# Directions for this task
In the text on redesigning admin panel settings, how many beta customers were onboarded onto Hub before the author left Airtable?

# Passage provided
After some initial exploration, my product design partner and I identified that it wouldn’t be feasible to display all the inherited settings for all org units on one consolidated page, so we proposed what we called a “settings detail page” that communicated the default state of the setting, and then the actual state of how it was being inherited across org units in an easy-to-scan table. We received positive feedback from IT admins in a UserZoom study that the ability to see and centrally configure settings in the table was very useful to them. However, we unfortunately ended up needing to descope the full table to accommodate eng timelines, so I included both our initial proposal and the descoped version below.
While redesigning the architecture of our settings pages, I also took initiative to re-do the IA of the settings tabs and completely refresh the content across all of our settings, as there was inconsistent terminology galore and it sounded like it had been worked on by 10 different teams (because it had been 🙂). I also spun up a process to identify and request reviews from SMEs on each setting to ensure my proposed updates were accurate. All in all, there were over 20 different admin panel settings, so this was no small feat! It required me to be detail-oriented, thorough, and eager to learn about the nuances of each setting, which often meant learning about areas of the product that were totally new to me.
Key content considerations:
Inheritance control terminology: One of the settings we offered for super admins was the ability to “lock down” a particular setting so org unit admins couldn’t edit it for their respective org units. I had heard IT admins use the verb “lock” when talking about settings in various customer calls, so I tested it in a UserZoom study and ultimately used it in our final designs, despite some pushback from internal stakeholders.
Establishing content patterns: Enterprise Hub overall led me to develop stronger content patterns in the admin panel, and settings was one of the places where this showed up more clearly. I aimed to use the same set of verbs and parallel sentence structures across settings that behaved similarly.
Platform team processes: Working on settings for Hub made me realize that my team was a platform team, as several other teams were touching the admin panel and needing to add settings to support their projects, but they were doing so with no design guidance, which is what resulted in settings looking and sounding so inconsistent before. To avoid perpetuating this, I created documentation for other designers to help them write settings product copy and instituted a process using an intake form and Airtable automations that would allow them to request input from me and my product design partner. The goal was to help ensure that we didn’t continue to accumulate design debt in settings.
Outcomes
*Note that I don’t have a lot of specific metrics from this launch, as we started to roll it out to customers late Aug 2023 and I was laid off mid-Sept 2023.
Received positive feedback from key beta customers
We only onboarded 6 beta customers onto Hub before I departed from Airtable, but several of them were able to migrate onto the feature and set it up with no major UX issues.
Scrubbed risky terminology from the product
Aligning our account structure terms upfront meant that I could help ensure that the way we were talking about our account structures throughout the super admin panel was clear and accurate.
Made admin panel more cohesive
During this project, I articulated admin panel content standards and patterns that helped unify the different admin panel pages and make the content across them more specific and clear.

# Data excerpts
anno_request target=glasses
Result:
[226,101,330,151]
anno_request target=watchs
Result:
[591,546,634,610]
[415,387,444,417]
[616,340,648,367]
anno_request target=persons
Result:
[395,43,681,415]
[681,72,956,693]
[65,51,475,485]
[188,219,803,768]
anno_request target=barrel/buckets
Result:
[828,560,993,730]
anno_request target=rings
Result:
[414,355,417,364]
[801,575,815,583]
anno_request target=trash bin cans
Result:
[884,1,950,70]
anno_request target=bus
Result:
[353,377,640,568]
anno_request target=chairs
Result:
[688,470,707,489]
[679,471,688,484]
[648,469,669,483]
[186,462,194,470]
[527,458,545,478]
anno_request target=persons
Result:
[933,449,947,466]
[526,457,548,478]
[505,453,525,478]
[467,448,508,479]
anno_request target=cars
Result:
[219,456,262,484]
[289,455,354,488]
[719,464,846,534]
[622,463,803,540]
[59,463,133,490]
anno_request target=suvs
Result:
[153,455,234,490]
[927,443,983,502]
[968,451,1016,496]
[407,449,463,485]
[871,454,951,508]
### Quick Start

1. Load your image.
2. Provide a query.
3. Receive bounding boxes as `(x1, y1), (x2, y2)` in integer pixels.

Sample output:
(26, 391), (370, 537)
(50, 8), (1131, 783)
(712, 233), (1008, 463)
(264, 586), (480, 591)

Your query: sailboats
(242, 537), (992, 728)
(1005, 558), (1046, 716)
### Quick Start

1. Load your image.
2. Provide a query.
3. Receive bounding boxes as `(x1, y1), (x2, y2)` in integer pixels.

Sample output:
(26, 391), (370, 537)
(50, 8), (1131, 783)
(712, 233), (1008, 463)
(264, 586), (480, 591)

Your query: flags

# Solution to this task
Six beta customers.